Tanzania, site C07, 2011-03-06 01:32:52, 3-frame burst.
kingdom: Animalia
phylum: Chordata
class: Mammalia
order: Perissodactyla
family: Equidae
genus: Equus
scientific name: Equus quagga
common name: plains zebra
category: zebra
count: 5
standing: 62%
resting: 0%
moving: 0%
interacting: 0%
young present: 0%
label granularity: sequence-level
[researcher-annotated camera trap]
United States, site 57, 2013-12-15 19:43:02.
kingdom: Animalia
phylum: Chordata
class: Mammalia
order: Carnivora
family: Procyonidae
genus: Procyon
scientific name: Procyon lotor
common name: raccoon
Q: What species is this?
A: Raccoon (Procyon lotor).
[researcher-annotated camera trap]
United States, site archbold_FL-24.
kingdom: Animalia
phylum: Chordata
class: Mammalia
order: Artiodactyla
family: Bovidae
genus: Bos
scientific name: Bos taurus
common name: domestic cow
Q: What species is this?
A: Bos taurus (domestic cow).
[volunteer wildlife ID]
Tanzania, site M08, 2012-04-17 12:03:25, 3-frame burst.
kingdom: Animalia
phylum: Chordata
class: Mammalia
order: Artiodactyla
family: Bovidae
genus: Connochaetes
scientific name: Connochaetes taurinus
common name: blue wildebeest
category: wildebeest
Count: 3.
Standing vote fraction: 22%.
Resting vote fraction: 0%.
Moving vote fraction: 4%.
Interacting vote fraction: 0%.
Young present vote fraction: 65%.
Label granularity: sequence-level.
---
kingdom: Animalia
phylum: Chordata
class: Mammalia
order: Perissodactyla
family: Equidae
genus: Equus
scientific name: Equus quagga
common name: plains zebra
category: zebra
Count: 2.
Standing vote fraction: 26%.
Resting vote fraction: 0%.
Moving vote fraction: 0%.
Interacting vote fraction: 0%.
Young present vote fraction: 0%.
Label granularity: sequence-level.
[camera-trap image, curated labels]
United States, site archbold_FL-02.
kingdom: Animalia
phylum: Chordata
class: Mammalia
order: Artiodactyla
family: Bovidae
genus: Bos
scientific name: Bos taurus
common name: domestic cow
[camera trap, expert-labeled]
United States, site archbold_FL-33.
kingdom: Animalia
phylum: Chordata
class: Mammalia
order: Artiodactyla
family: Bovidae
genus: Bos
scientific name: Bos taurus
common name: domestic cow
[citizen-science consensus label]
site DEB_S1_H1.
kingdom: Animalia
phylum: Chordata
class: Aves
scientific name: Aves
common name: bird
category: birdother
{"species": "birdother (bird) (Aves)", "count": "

▶ _Exercise goal_: Give back every record exactly.

▶ _Task result_:
Tanzania, site C07, 2011-03-06 01:32:52, 3-frame burst.
kingdom: Animalia
phylum: Chordata
class: Mammalia
order: Perissodactyla
family: Equidae
genus: Equus
scientific name: Equus quagga
common name: plains zebra
category: zebra
count: 5
standing: 62%
resting: 0%
moving: 0%
interacting: 0%
young present: 0%
label granularity: sequence-level
[researcher-annotated camera trap]
United States, site 57, 2013-12-15 19:43:02.
kingdom: Animalia
phylum: Chordata
class: Mammalia
order: Carnivora
family: Procyonidae
genus: Procyon
scientific name: Procyon lotor
common name: raccoon
Q: What species is this?
A: Raccoon (Procyon lotor).
[researcher-annotated camera trap]
United States, site archbold_FL-24.
kingdom: Animalia
phylum: Chordata
class: Mammalia
order: Artiodactyla
family: Bovidae
genus: Bos
scientific name: Bos taurus
common name: domestic cow
Q: What species is this?
A: Bos taurus (domestic cow).
[volunteer wildlife ID]
Tanzania, site M08, 2012-04-17 12:03:25, 3-frame burst.
kingdom: Animalia
phylum: Chordata
class: Mammalia
order: Artiodactyla
family: Bovidae
genus: Connochaetes
scientific name: Connochaetes taurinus
common name: blue wildebeest
category: wildebeest
Count: 3.
Standing vote fraction: 22%.
Resting vote fraction: 0%.
Moving vote fraction: 4%.
Interacting vote fraction: 0%.
Young present vote fraction: 65%.
Label granularity: sequence-level.
---
kingdom: Animalia
phylum: Chordata
class: Mammalia
order: Perissodactyla
family: Equidae
genus: Equus
scientific name: Equus quagga
common name: plains zebra
category: zebra
Count: 2.
Standing vote fraction: 26%.
Resting vote fraction: 0%.
Moving vote fraction: 0%.
Interacting vote fraction: 0%.
Young present vote fraction: 0%.
Label granularity: sequence-level.
[camera-trap image, curated labels]
United States, site archbold_FL-02.
kingdom: Animalia
phylum: Chordata
class: Mammalia
order: Artiodactyla
family: Bovidae
genus: Bos
scientific name: Bos taurus
common name: domestic cow
[camera trap, expert-labeled]
United States, site archbold_FL-33.
kingdom: Animalia
phylum: Chordata
class: Mammalia
order: Artiodactyla
family: Bovidae
genus: Bos
scientific name: Bos taurus
common name: domestic cow
[citizen-science consensus label]
site DEB_S1_H1.
kingdom: Animalia
phylum: Chordata
class: Aves
scientific name: Aves
common name: bird
category: birdother
{"species": "birdother (bird) (Aves)", "count": "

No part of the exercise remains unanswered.